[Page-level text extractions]
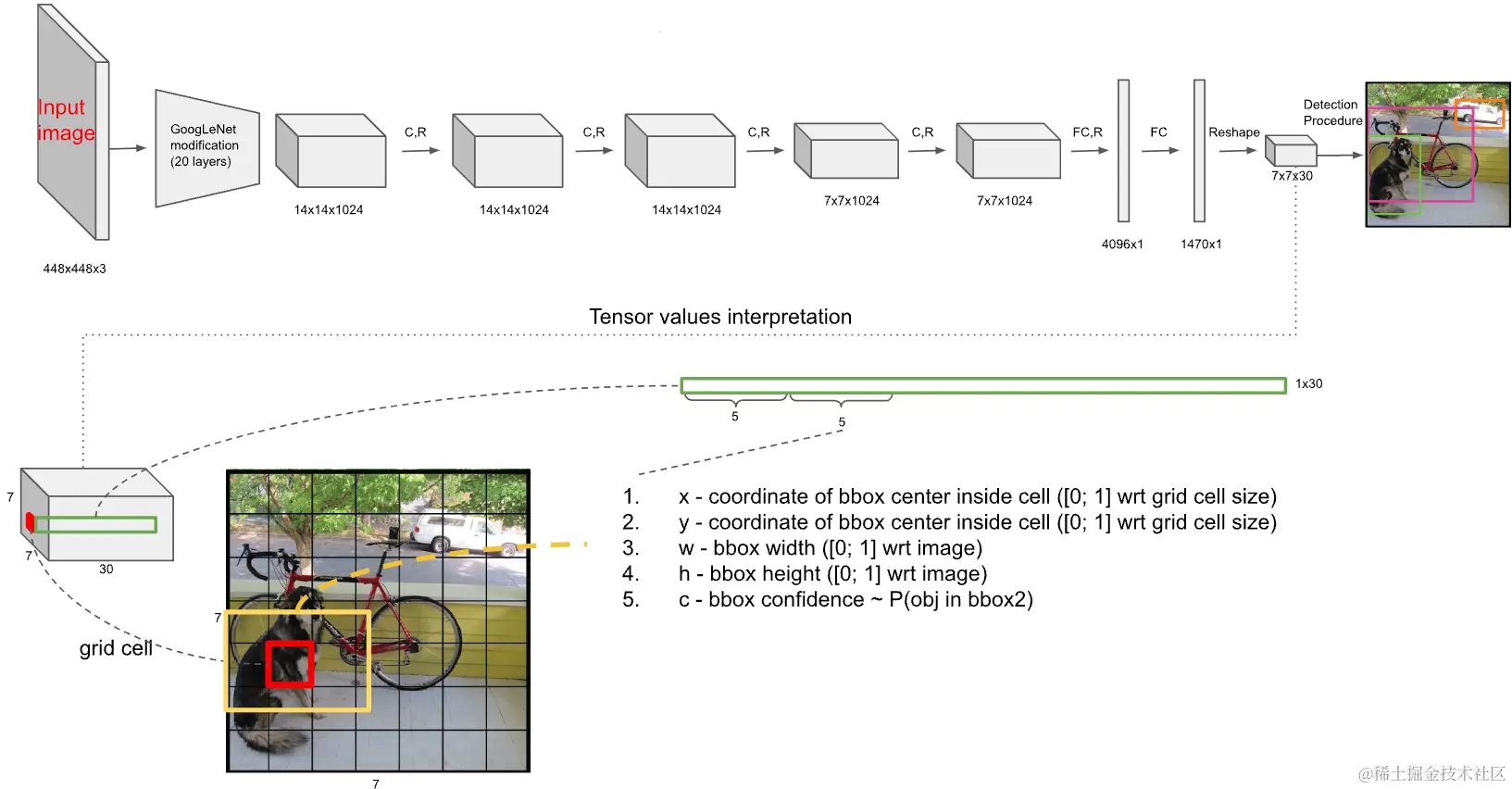 Input image

448x448x3

GoogLeNet modification (20 layers)

14x14x1024

C,R

14x14x1024

C,R

14x14x1024

C,R

7x7x1024

C,R

7x7x1024

FC,R

4096x1

FC

1470x1

Reshape

7x7x30

Detection Procedure

Tensor values interpretation

1x30

5

5

7

7

30

grid cell

7

7

1. x - coordinate of bbox center inside cell ([0; 1] wrt grid cell size)
2. y - coordinate of bbox center inside cell ([0; 1] wrt grid cell size)
3. w - bbox width ([0; 1] wrt image)
4. h - bbox height ([0; 1] wrt image)
5. c - bbox confidence ~ P(obj in bbox2)

@稀土掘金技术社区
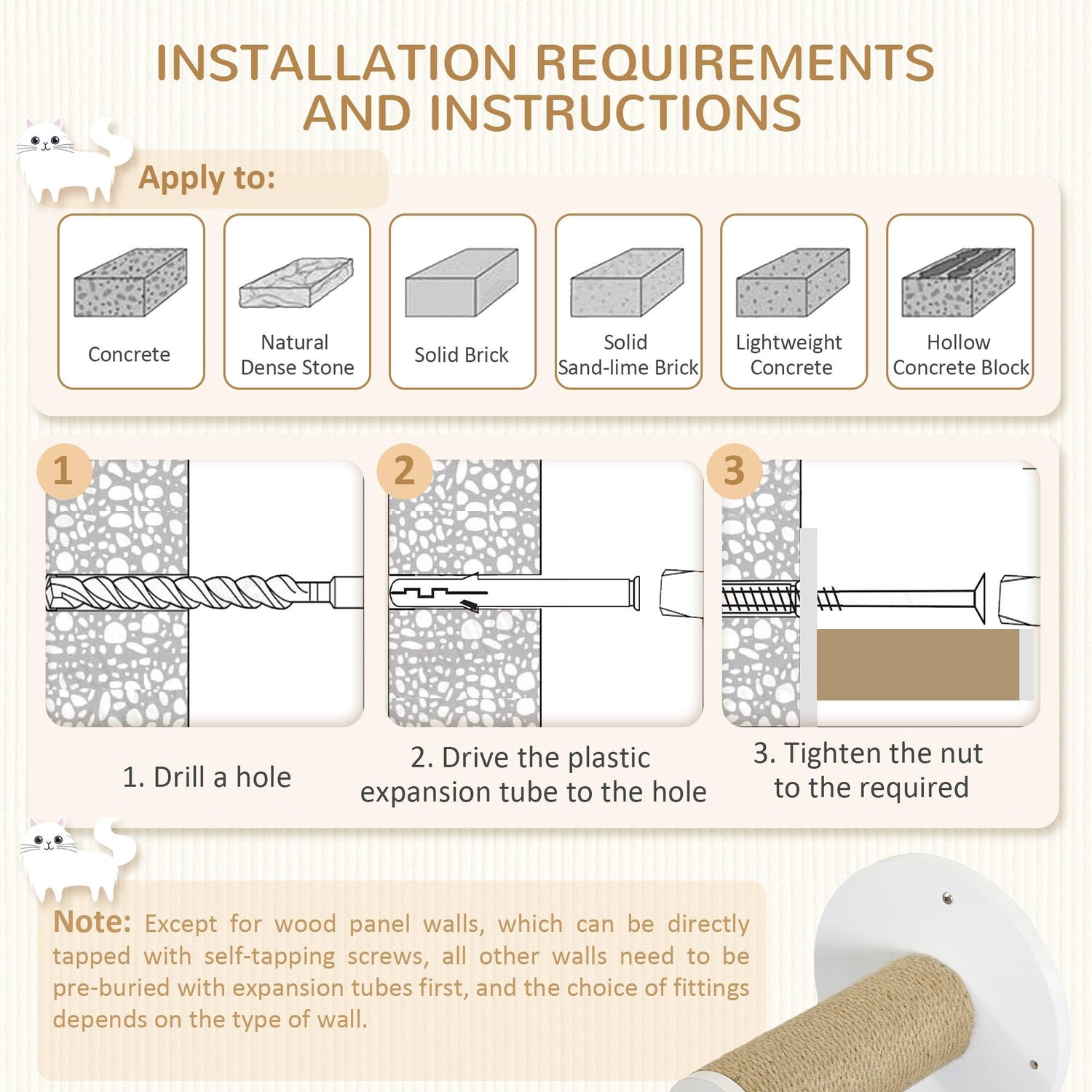 INSTALLATION REQUIREMENTS AND INSTRUCTIONS

Apply to:

Concrete

Natural Dense Stone

Solid Brick

Solid Sand-lime Brick

Lightweight Concrete

Hollow Concrete Block

1

2

3

1. Drill a hole

2. Drive the plastic expansion tube to the hole

3. Tighten the nut to the required

Note: Except for wood panel walls, which can be directly tapped with self-tapping screws, all other walls need to be pre-buried with expansion tubes first, and the choice of fittings depends on the type of wall.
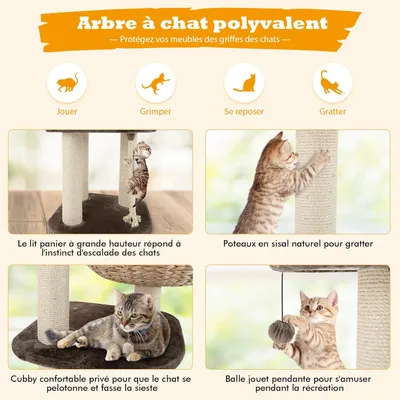 Arbre à chat polyvalent

— Protégez vos meubles des griffes des chats —

Jouer

Grimper

Se reposer

Gratter

Le lit panier à grande hauteur répond à l'instinct d'escalade des chats

Poteaux en sisal naturel pour gratter

Cubby confortable privé pour que le chat se pelotonne et fasse la sieste

Balle jouet pendante pour s'amuser pendant la récréation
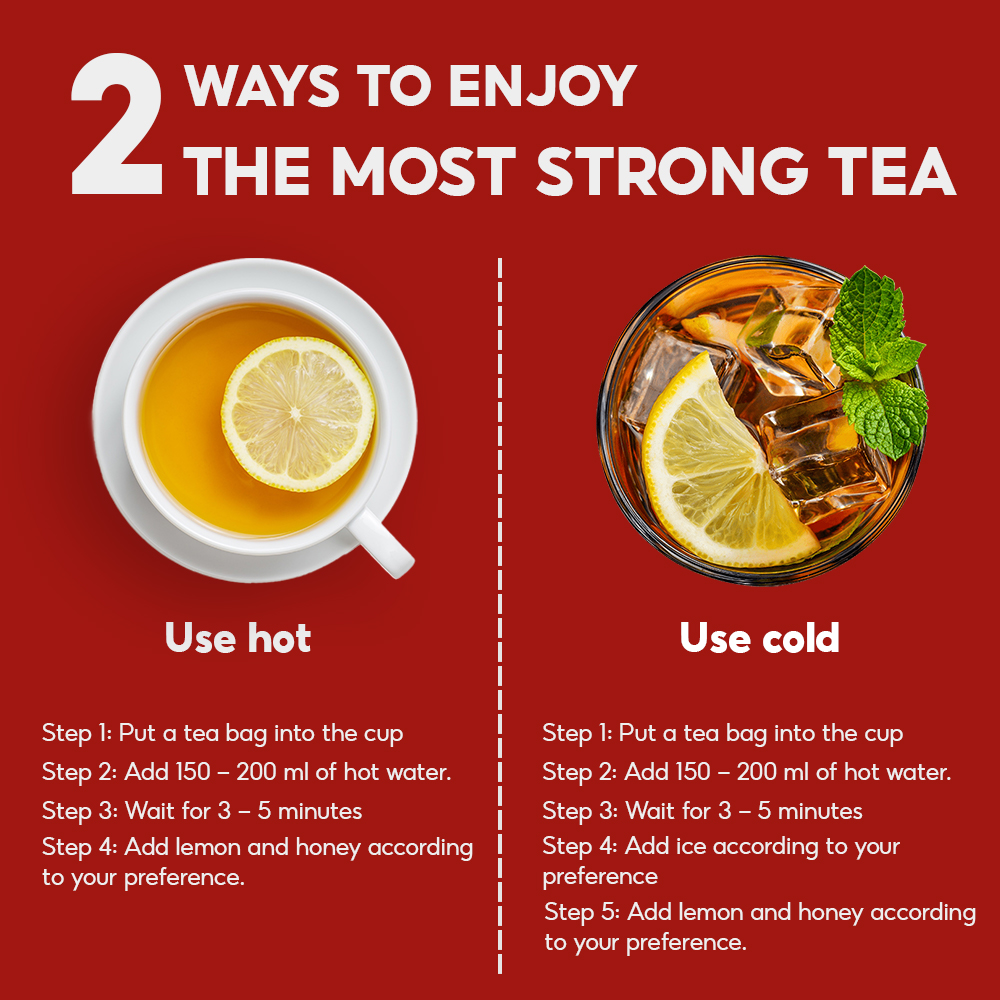 2 WAYS TO ENJOY THE MOST STRONG TEA

Use hot

Step 1: Put a tea bag into the cup
Step 2: Add 150 – 200 ml of hot water.
Step 3: Wait for 3 – 5 minutes
Step 4: Add lemon and honey according to your preference.

Use cold

Step 1: Put a tea bag into the cup
Step 2: Add 150 – 200 ml of hot water.
Step 3: Wait for 3 – 5 minutes
Step 4: Add ice according to your preference
Step 5: Add lemon and honey according to your preference.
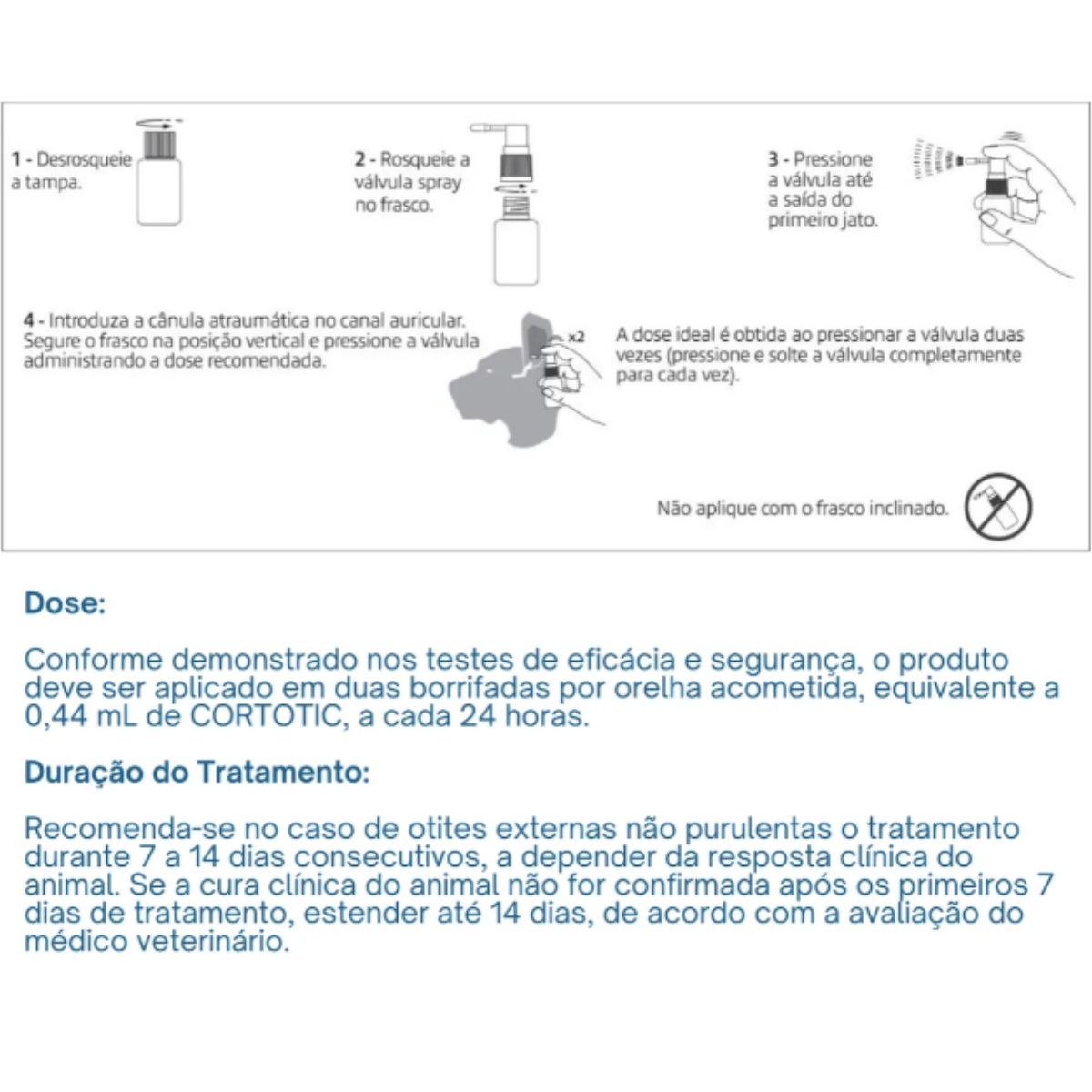 1 - Desrosqueie a tampa.

2 - Rosqueie a válvula spray no frasco.

3 - Pressione a válvula até a saída do primeiro jato.

4 - Introduza a cânula atraumática no canal auricular. Segure o frasco na posição vertical e pressione a válvula administrando a dose recomendada.

x2

A dose ideal é obtida ao pressionar a válvula duas vezes (pressione e solte a válvula completamente para cada vez).

Não aplique com o frasco inclinado.

Dose:

Conforme demonstrado nos testes de eficácia e segurança, o produto deve ser aplicado em duas borrifadas por orelha acometida, equivalente a 0,44 mL de CORTOTIC, a cada 24 horas.

Duração do Tratamento:

Recomenda-se no caso de otites externas não purulentas o tratamento durante 7 a 14 dias consecutivos, a depender da resposta clínica do animal. Se a cura clínica do animal não for confirmada após os primeiros 7 dias de tratamento, estender até 14 dias, de acordo com a avaliação do médico veterinário.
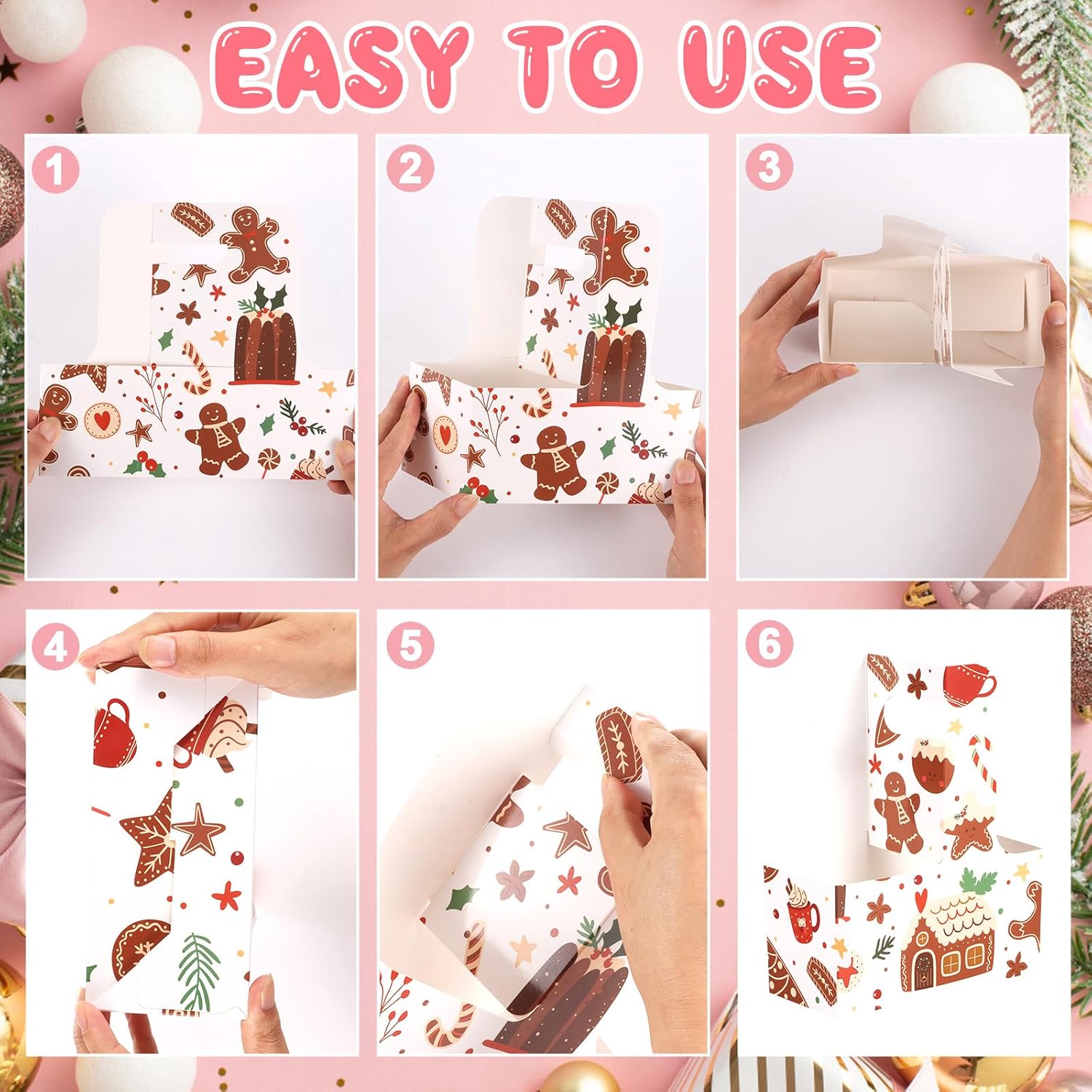 EASY TO USE

1

2

3

4

5

6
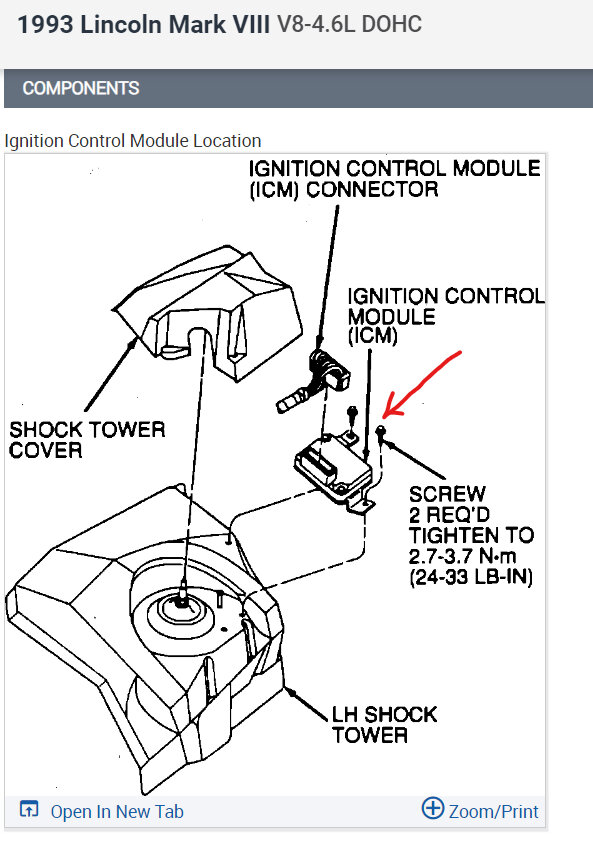 1993 Lincoln Mark VIII V8-4.6L DOHC

COMPONENTS

Ignition Control Module Location

IGNITION CONTROL MODULE (ICM) CONNECTOR

IGNITION CONTROL MODULE (ICM)

SHOCK TOWER COVER

SCREW 2 REQ'D TIGHTEN TO 2.7-3.7 N•m (24-33 LB-IN)

LH SHOCK TOWER

Open In New Tab

Zoom/Print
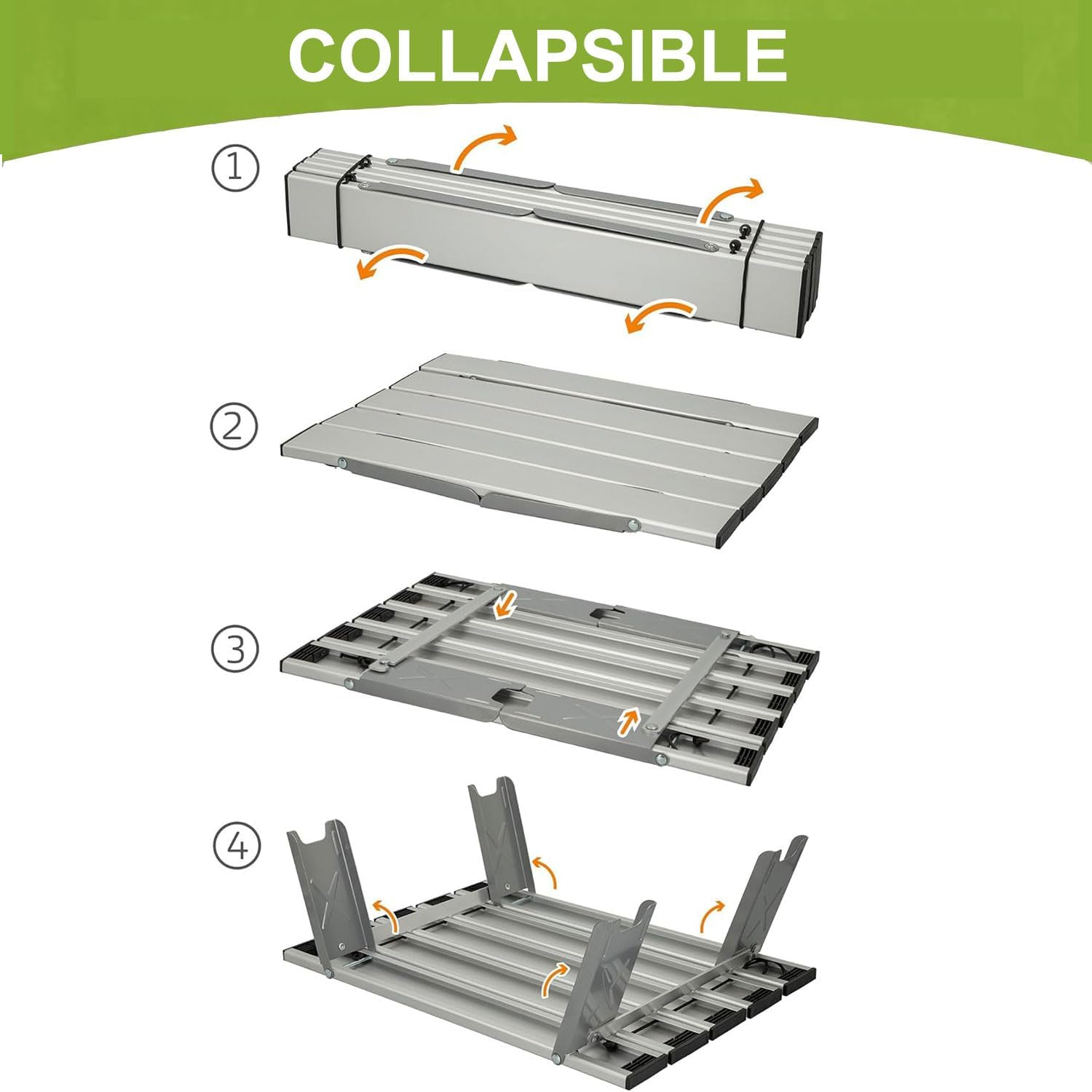 COLLAPSIBLE

①

②

③

④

▸ Your task:
Copy every entry exactly; drop the pictures.

▸ Solution to this task:
 Input image

448x448x3

GoogLeNet modification (20 layers)

14x14x1024

C,R

14x14x1024

C,R

14x14x1024

C,R

7x7x1024

C,R

7x7x1024

FC,R

4096x1

FC

1470x1

Reshape

7x7x30

Detection Procedure

Tensor values interpretation

1x30

5

5

7

7

30

grid cell

7

7

1. x - coordinate of bbox center inside cell ([0; 1] wrt grid cell size)
2. y - coordinate of bbox center inside cell ([0; 1] wrt grid cell size)
3. w - bbox width ([0; 1] wrt image)
4. h - bbox height ([0; 1] wrt image)
5. c - bbox confidence ~ P(obj in bbox2)

@稀土掘金技术社区
 INSTALLATION REQUIREMENTS AND INSTRUCTIONS

Apply to:

Concrete

Natural Dense Stone

Solid Brick

Solid Sand-lime Brick

Lightweight Concrete

Hollow Concrete Block

1

2

3

1. Drill a hole

2. Drive the plastic expansion tube to the hole

3. Tighten the nut to the required

Note: Except for wood panel walls, which can be directly tapped with self-tapping screws, all other walls need to be pre-buried with expansion tubes first, and the choice of fittings depends on the type of wall.
 Arbre à chat polyvalent

— Protégez vos meubles des griffes des chats —

Jouer

Grimper

Se reposer

Gratter

Le lit panier à grande hauteur répond à l'instinct d'escalade des chats

Poteaux en sisal naturel pour gratter

Cubby confortable privé pour que le chat se pelotonne et fasse la sieste

Balle jouet pendante pour s'amuser pendant la récréation
 2 WAYS TO ENJOY THE MOST STRONG TEA

Use hot

Step 1: Put a tea bag into the cup
Step 2: Add 150 – 200 ml of hot water.
Step 3: Wait for 3 – 5 minutes
Step 4: Add lemon and honey according to your preference.

Use cold

Step 1: Put a tea bag into the cup
Step 2: Add 150 – 200 ml of hot water.
Step 3: Wait for 3 – 5 minutes
Step 4: Add ice according to your preference
Step 5: Add lemon and honey according to your preference.
 1 - Desrosqueie a tampa.

2 - Rosqueie a válvula spray no frasco.

3 - Pressione a válvula até a saída do primeiro jato.

4 - Introduza a cânula atraumática no canal auricular. Segure o frasco na posição vertical e pressione a válvula administrando a dose recomendada.

x2

A dose ideal é obtida ao pressionar a válvula duas vezes (pressione e solte a válvula completamente para cada vez).

Não aplique com o frasco inclinado.

Dose:

Conforme demonstrado nos testes de eficácia e segurança, o produto deve ser aplicado em duas borrifadas por orelha acometida, equivalente a 0,44 mL de CORTOTIC, a cada 24 horas.

Duração do Tratamento:

Recomenda-se no caso de otites externas não purulentas o tratamento durante 7 a 14 dias consecutivos, a depender da resposta clínica do animal. Se a cura clínica do animal não for confirmada após os primeiros 7 dias de tratamento, estender até 14 dias, de acordo com a avaliação do médico veterinário.
 EASY TO USE

1

2

3

4

5

6
 1993 Lincoln Mark VIII V8-4.6L DOHC

COMPONENTS

Ignition Control Module Location

IGNITION CONTROL MODULE (ICM) CONNECTOR

IGNITION CONTROL MODULE (ICM)

SHOCK TOWER COVER

SCREW 2 REQ'D TIGHTEN TO 2.7-3.7 N•m (24-33 LB-IN)

LH SHOCK TOWER

Open In New Tab

Zoom/Print
 COLLAPSIBLE

①

②

③

④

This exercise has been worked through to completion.